Most plotter drivers, particularly those from Epson, are host-based drivers and must have a bidirectional communications path (either by connecting via USB/Firewire or via a direct TCP/IP path) to the print device in order to work, and because of the way a Uniprint package is installed (both in Windows and MacOS), bidirectional support is lost, so it won't work. In fact, if you look for a server-compatible driver on most wide-format plotter's manufacturer's websites, you will not find one. While Uniprint supports most PDLs out there, we still must operate in the context of a client-server configuration. So contacting the manufacturer's support group is a good first step, because if they support client-server, we should be able to support it in Uniprint. This takes me to David Marcinkowski's first post regarding RIP (Raster Image Processor) software (Re: Can you restrict the release station to release one print at a time?) By its very design, most RIPs must be client-server oriented, so their drivers for Windows and MacOS work very well in Uniprint. RIP software usually standardizes paper sizes to the classic "ARCH" ISO sizes, making them very easy to integrate with the Uniprint Job Cost Method.
I trust that the background provided creates understanding towards what appears to be an indirect statement of support of plotters within Uniprint.
Have a great day,
Pharos Systems Technical Support
The main issue with printer drivers and whether they work with Pharos seems to be whether or not they actually require installing some type of monitoring or tools software on the server. I've forgotten what that type software is, but it's something like "home" something. A lot of color printers out there like the HP 2600 utilize this type of driver installation package and Pharos won't work with it very well. You may want to check Epson's website and look for a universal type driver that will allow for auto device configuration through "Device Settings" under the Queue. That seems to play well with Pharos. Good luck
2 of 2 people found this helpful
In my experience, the Epson wide format devices work with Pharos (can be submitted and released to the devices without issue) but occasionally the Pharos page counter has trouble with some of the jobs detecting colour and page size. This appears to be a inconsistencies in the function of the driver rather than the Pharos page counter, where the same file when submitted from a MAC will count correctly but not from Windows and vice versa. These counting errors are most pronounced when using the Epson ESC PDL.

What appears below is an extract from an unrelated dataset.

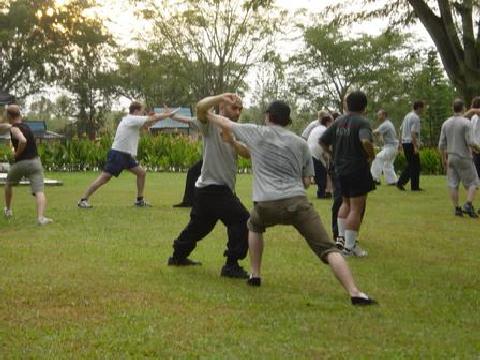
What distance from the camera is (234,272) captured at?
7.12 metres

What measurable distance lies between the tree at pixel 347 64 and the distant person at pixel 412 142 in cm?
3899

The real problem with incorrect page counting is that it leads to incorrect charging, which on a small A4/Letter printer doesn't cause much consternation, but on large format devices where the costs are considerably higher, users tend to jump and shout that bit louder....
As long as you are prepared that you will face these anomalies every so often, then you should have no other issues using them.
The Page Counter (Pharos Page Counter Hot Fixes ) has had improved support for the EPSON ESC/P2 format for several versions now, so if you can get your EPSON driver to send out that format from the client, charging is much better now.